On Tue, Apr 21, 2020 at 4:28 PM Dirk Kutscher <ietf@dkutscher.net<mailto:ietf@dkutscher.net>> wrote:
Hi Luca,

> I fail to understand the definition of review in this list.
> I made technical comments and got not a single technical answer.
>
> What's the point of having open reviews?
> We can shutdown the discussion right away if this is what it is.
>
> I'm not interested in fake reviews to let documents go through w/o
> an open technical debate.

Not sure, I follow.

Nobody has discouraged the technical review. I am hoping that the
discussion continues. I was trying to explain the nature of this
document in my view: documenting an experimental approach (which may not
be the most desirable approach for all scenarios). I did not object to
your other technical comments.

So let us focus on technical details.
So far I got none.

Let's avoid getting text published that may generate mockery from
people working on the 3GPP EPC.



It's great to get the technical review. Unfortunately, in many groups,
not just ICNRG, we don't have enough of it before we last-call things.

do not last call something that has no consensus yet.



> this is the abstract:
>
> This document describes a protocol that enables tunneling of Internet
>    Protocol traffic over a Content Centric Network (CCNx) or a Named
>    Data Network (NDN).  The target use case for such a protocol is to
>    provide an IP mobility plane for mobile networks that might
> otherwise
>    use IP-over-IP tunneling, such as the GPRS Tunneling Protocol (GTP)
>    used by the Evolved Packet Core in LTE networks (LTE-EPC).  By
>    leveraging the elegant, built-in support for mobility provided by
>    CCNx or NDN, this protocol achieves performance on par with
> LTE-EPC,
>    equivalent efficiency, and substantially lower implementation and
>    protocol complexity [Shannigrahi].  Furthermore, the use of
> CCNx/NDN
>    for this purpose paves the way for the deployment of ICN native
>    applications on the mobile network.
>
> For me the above text is wrong with a marketing tone.


Yes, I get it. This should be discussed.

The document should be cleaned up from this kind of text.
Who's going to buy into this?



Cheers,
Dirk



>
>
> On Tue, Apr 21, 2020 at 3:26 PM Dirk Kutscher <ietf@dkutscher.net<mailto:ietf@dkutscher.net>>
> wrote:
>
>> Hi Luca,
>>
>>> The IPoC paper compares to GTP and concludes that it is no worse.

*Objectives*:
**A)** From the mailing-list thread, quote the stretch from "Nobody has discouraged" through "the 3GPP EPC.".
**B)** Decide whether each statement agrees with the mailing-list thread, answering yes or no and quoting the words of the thread that settle it.
(i) The header of the latest message gives the date Tue, Apr 21, 2020.
(ii) The abstract claims the protocol has substantially higher implementation complexity than LTE-EPC.
(iii) The thread states that the other technical comments were objected to.
**C)** Answer these questions from the mailing-list thread.
(i) Which protocol does the abstract name as the IP-over-IP tunneling used by the Evolved Packet Core in LTE networks?
(ii) Which group is named as one of the many groups that lack enough technical review before a last call?
(iii) People working on what might mock the published text?
The listing after this mailing-list thread is not needed for any task.

*Data section*:

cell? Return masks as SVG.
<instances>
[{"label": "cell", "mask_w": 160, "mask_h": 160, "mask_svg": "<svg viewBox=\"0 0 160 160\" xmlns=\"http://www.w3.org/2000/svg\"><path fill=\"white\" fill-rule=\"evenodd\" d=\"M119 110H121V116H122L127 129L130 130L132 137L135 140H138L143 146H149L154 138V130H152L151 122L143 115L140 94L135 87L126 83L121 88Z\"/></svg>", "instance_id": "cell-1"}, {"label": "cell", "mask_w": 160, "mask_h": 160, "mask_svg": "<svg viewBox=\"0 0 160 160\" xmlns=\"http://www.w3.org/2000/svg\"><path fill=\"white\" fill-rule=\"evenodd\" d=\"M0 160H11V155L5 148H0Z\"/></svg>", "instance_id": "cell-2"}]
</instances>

*Response list*:
**A)**
Nobody has discouraged the technical review. I am hoping that the
discussion continues. I was trying to explain the nature of this
document in my view: documenting an experimental approach (which may not
be the most desirable approach for all scenarios). I did not object to
your other technical comments.

So let us focus on technical details.
So far I got none.

Let's avoid getting text published that may generate mockery from
people working on the 3GPP EPC.

**B)**
(i) Yes: "On Tue, Apr 21, 2020 at 4:28 PM"
(ii) No: "substantially lower implementation and"
(iii) No: "I did not object to"

**C)**
(i) The GPRS Tunneling Protocol (GTP)
(ii) ICNRG
(iii) The 3GPP EPC